-- GIVEN PASSAGE --
-- BEGIN --
This past week I returned to the location where I previously discovered the mineral magnetite (iron oxide FeFe2O4) at Cape Blomidon, Nova Scotia, Canada. Last year I set a GPS waypoint there so it was easy to find. The purpose of this field trip was to collect more magnetite for my HO scale Cheverie Mountain Railroad layout. Located on the Bay of Fundy with the highest recorded tides in the world, this cape is one of the most beautiful geological sites in my province.
It is a long hike to the magnetite location so it is important to leave the main parking area as the tide is going out. Otherwise, you may end up trapped by the tides when the water reaches the base of the cliffs. The metallic magnetite looks like this sample in my hand:
As a physicist I have more than 30 years experience working with magnetic materials that dates back to the beginning of my Masters Thesis in 1983. I am bringing this experience to my layout in the forms of iron ore and a host of magnetic sensors for animation, all made from magnetite found near my real layout area in Nova Scotia. This weekend I will illustrate what I can do in this thread.
Dennis
Welcome to the forum. I appreciate your non-traditional approach to your modeling and will be following your efforts. I am enjoying your posts and I hope that you will keep them coming.
Joe
Thank you Joe. I enjoy reading all the different topics on this community modelling site.
Here are some of the samples of magnetite that I collected in the field yesterday (21 April 2017). Some are massive chunks of solid magnetite and others are coatings on other types of rock and minerals.
The name magnetite is a bit misleading. This mineral is not a magnet that other metals are attracted to, rather, it is an iron rich mineral that is strongly attracted to magnets. This beautiful sample looks like someone painted the magnetite on a piece of quartz. This relatively heavy magnet is firmly attached to the magnetite.
Magnetite in sufficient quantities is a source of iron ore in some locations around the world, but not here in my layout area of interest in Nova Scotia. However, to HO-scale people this is a major source of iron ore so it will be featured in my layout as such. Let’s work with this massive magnetite sample shall we?
-- END --
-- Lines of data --
-- BEGIN --
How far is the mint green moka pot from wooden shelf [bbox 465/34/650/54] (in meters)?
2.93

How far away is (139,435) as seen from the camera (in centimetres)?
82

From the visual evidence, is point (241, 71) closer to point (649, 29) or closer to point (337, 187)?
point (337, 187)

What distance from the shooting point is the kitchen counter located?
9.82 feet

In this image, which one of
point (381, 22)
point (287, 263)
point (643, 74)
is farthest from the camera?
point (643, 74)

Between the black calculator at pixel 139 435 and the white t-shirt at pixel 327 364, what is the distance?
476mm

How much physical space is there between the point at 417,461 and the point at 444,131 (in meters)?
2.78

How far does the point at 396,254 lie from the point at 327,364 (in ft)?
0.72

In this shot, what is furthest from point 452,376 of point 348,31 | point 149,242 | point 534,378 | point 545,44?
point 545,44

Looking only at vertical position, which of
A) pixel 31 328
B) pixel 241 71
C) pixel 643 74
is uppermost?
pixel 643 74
-- END --
-- BEGIN --
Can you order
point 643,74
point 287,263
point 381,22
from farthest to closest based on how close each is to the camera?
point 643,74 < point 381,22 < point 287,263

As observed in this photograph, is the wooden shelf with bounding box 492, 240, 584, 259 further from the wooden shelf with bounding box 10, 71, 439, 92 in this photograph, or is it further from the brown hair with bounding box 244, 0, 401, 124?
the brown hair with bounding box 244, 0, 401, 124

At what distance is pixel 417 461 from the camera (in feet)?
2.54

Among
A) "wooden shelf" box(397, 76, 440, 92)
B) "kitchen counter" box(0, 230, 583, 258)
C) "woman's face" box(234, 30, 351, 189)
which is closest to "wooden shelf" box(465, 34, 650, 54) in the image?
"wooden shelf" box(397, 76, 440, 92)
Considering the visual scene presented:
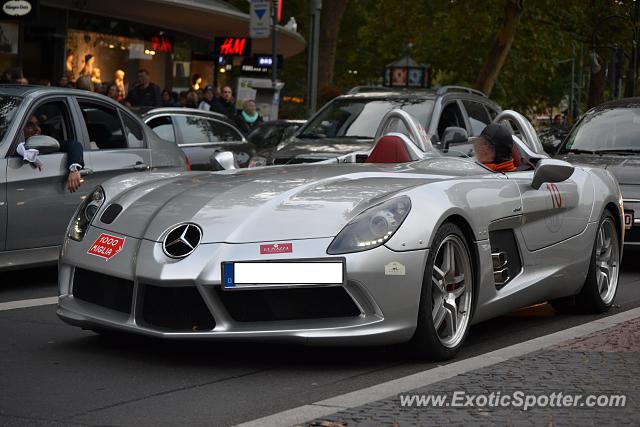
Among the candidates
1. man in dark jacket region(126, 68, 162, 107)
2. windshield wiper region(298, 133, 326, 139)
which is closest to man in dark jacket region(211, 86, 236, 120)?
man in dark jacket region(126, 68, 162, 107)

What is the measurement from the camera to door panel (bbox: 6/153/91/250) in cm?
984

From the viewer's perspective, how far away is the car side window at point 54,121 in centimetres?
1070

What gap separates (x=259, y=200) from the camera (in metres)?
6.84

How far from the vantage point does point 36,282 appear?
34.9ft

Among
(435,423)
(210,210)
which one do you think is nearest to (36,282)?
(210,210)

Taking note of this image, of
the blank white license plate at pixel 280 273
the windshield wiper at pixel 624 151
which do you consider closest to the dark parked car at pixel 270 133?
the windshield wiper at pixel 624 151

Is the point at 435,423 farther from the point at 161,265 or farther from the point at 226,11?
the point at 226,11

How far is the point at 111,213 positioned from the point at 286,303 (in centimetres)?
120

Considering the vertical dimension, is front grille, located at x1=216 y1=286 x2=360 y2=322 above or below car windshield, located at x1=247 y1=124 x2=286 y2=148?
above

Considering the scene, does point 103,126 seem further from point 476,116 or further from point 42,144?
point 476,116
-- END --
-- TASKS TO COMPLETE --
• a. According to the magnetite thread, on what date were the field samples collected?
• b. Write out the passage of the magnetite thread from "Here are some" up to and including "sample shall we?", word for word.

-- EXPECTED RESPONSES --
• a. 21 April 2017

• b.
Here are some of the samples of magnetite that I collected in the field yesterday (21 April 2017). Some are massive chunks of solid magnetite and others are coatings on other types of rock and minerals.
The name magnetite is a bit misleading. This mineral is not a magnet that other metals are attracted to, rather, it is an iron rich mineral that is strongly attracted to magnets. This beautiful sample looks like someone painted the magnetite on a piece of quartz. This relatively heavy magnet is firmly attached to the magnetite.
Magnetite in sufficient quantities is a source of iron ore in some locations around the world, but not here in my layout area of interest in Nova Scotia. However, to HO-scale people this is a major source of iron ore so it will be featured in my layout as such. Let’s work with this massive magnetite sample shall we?